> [COMPLETE THE FOLLOWING]
**1)** In the passage about Mom, why does the narrator hurry upstairs after Mom swings? Answer in one to three sentences using the reason the passage gives.
**2)** Go on with the passage about Mom, picking up right after its final sentence.

> [PAGE TEXT]
______

The second time was almost ten years later when I had started going out. I’m supposed to be in before midnight when I do go out, but this night I was at an interesting party and didn’t look at the clock until after two a.m. When I got home at three there wasn’t a light on in the whole house. I started tiptoeing upstairs and suddenly all the lights went up. There was Mom standing there. She was furious. Those blue eyes were blazing. She swung at me so hard she hurt her own hand. That got her madder. I rushed upstairs in a hurry because when Mom’s mad it’s a mess. I don’t mean she screams or rages, but it takes two or three days for her to cool off. You just have to be patient with her at such a time.

Once Mom tried to use “psychology.” I was six then, and a bad actor at times. One day Mom asked my aunt what she did when her two boys were bad. My aunt said she used psychology. When her boys were bad my aunt would say: “I’m a bad mother. Hit me. Hit me. I deserve it.” Well, one day I hit our dog with a stick and Mom said quietly, “I’m sure you’d do a thing like that only because I’ve been a bad mother. I deserve to be hit, not the dog.” I must have agreed with her, because I hit her across the shins. She screamed. That was the end of the psychology.

Mom isn’t big, you know. She just makes five, one. With that soft voice and upturned nose and blue eyes you’d never expect temper. She’s reserved with people; she shakes hands firmly, is polite and warm, but always reserved. The one thing she can’t keep reserved is her eyes. They either laugh or flash fire.

______

(Collected data)
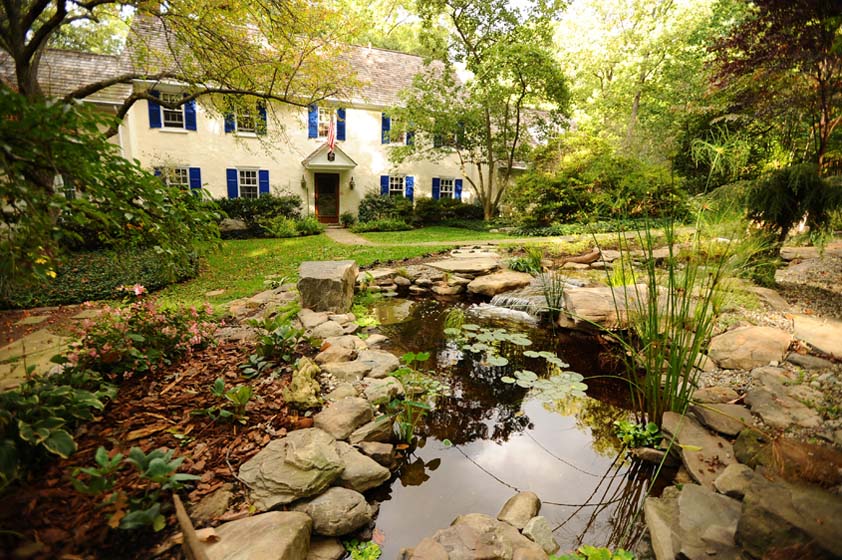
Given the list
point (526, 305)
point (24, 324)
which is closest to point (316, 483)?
point (526, 305)

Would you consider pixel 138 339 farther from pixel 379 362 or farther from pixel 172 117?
pixel 172 117

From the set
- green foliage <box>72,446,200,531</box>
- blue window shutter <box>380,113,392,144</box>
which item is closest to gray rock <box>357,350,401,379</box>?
green foliage <box>72,446,200,531</box>

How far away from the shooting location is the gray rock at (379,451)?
97.0 inches

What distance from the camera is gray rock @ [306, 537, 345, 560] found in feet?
6.04

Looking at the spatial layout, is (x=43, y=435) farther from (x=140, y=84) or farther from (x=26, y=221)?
(x=140, y=84)

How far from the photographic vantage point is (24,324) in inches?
189

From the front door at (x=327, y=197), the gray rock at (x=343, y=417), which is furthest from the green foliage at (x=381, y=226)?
the gray rock at (x=343, y=417)

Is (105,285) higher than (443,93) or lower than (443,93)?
lower

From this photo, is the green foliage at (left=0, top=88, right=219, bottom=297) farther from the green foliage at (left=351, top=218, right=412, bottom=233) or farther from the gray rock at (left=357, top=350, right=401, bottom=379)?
the green foliage at (left=351, top=218, right=412, bottom=233)

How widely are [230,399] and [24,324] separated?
14.3 ft

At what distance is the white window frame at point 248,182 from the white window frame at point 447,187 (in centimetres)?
757

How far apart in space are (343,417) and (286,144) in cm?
1429

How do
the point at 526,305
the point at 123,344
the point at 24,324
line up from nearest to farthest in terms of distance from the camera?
the point at 123,344, the point at 24,324, the point at 526,305

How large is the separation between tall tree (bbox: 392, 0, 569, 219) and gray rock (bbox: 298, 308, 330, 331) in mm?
9963
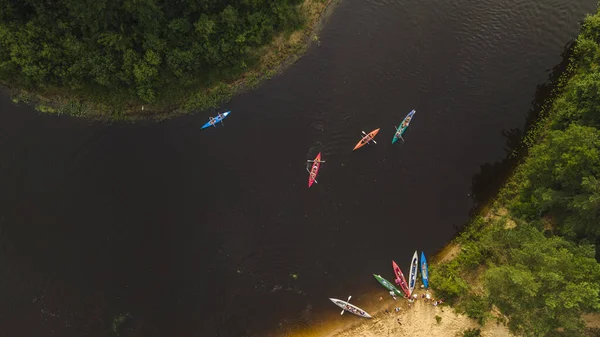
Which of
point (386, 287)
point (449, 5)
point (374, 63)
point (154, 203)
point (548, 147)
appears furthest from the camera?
point (449, 5)

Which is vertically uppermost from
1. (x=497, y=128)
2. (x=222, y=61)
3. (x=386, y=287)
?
(x=222, y=61)

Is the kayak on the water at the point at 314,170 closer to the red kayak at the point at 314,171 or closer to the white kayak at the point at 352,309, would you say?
the red kayak at the point at 314,171

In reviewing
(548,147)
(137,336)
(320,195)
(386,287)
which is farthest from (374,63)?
(137,336)

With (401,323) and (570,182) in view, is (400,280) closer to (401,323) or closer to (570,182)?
(401,323)

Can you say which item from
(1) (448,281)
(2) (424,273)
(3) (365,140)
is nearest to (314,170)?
(3) (365,140)

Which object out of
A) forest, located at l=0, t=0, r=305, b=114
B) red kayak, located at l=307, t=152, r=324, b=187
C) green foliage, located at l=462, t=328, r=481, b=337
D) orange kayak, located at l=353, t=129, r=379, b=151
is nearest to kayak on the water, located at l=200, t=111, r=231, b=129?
forest, located at l=0, t=0, r=305, b=114

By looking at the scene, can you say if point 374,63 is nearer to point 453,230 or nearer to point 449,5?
Answer: point 449,5
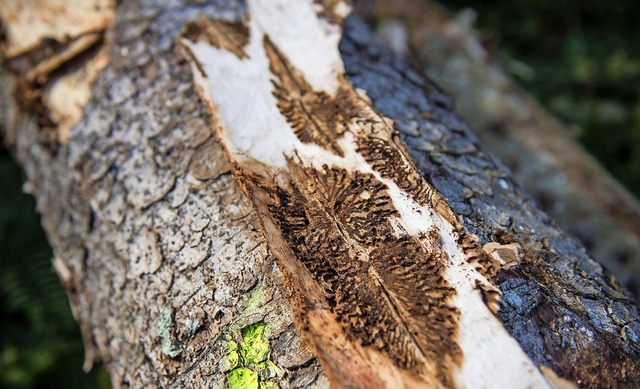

______

> [TASK RESPONSES]
**1)** The narrator rushes upstairs because when Mom is mad "it's a mess." She doesn't scream or rage, but it takes her two or three days to cool off.

**2)**
At home it’s a good idea to remember her temper in the morning. She’s always asking me questions in the morning: “Where did you go last night? What time did you get home? How come you aren’t mowing the lawn?” But after she fixes breakfast (she’s a pretty good cook, you know), her eyes begin to laugh. After breakfast she bustles around getting things tidied up, and then she tends to her letters and makes her phone calls and works in the garden. Mom’s not methodical, but things get done very well.

When chores are done we usually sit around on the back porch talking or watch the ball game on TV. Mom’s a Giant fan, and not just because I am, either. She really likes baseball and knows it. If the games aren’t one we tune in music. Sometimes the radio causes a crisis. Pop wants the news. Mom wants good music. I want rock ‘n roll. So I listen to either news or music. If I accidentally tune in a classical number, Mom will say: “Oh, Jim, leave that on a minute, will you?” And then she’ll say, as if talking to herself, “That’s the Beethoven ‘Second Piano Concerto.’” It kills me the way she knows those things.

We have dinner about 7:30 and then talk or play three-handed canasta. I like that feeling at night at home. I belong. It’s my place. Mom usually goes to bed at eleven and reads before she sleeps. Novels. Classics. Mysteries. Once in a while she turns on the television late show when there’s a good English thriller.

When Mom’s rehearsing a new play things are in a turmoil. She usually stays in New York and rushes home on her one free day off and works like crazy to get the house in order. Then she rushes back to work. It’s tough on her.

She’s always moving around fast. When she has an 8 a.m. appointment and it’s ten minutes away by cab, she leaves at 7:55. I’d toe-tap and get nervous for fear I’d be late and leave at 7:45. Pop would start rushing around at 7:30, dash out at 8:15, then dash back to make one more phone call. Pop is never on time. He even misses boats to Europe.

Mom has to have her finger in everything. When there’s something to be done she won’t trust anyone to do it. She does it herself. I guess that’s where I get it from. But with Pop, you have to keep after him. He’s finished a play with Anita Loos, called Cock-a-doodle Daisy -- Gilbert Miller expects to produce it this fall -- and when he was writing it I’d give him a nudge now and then. “How’s the play going?” I’d ask. Asking him keeps him working on it.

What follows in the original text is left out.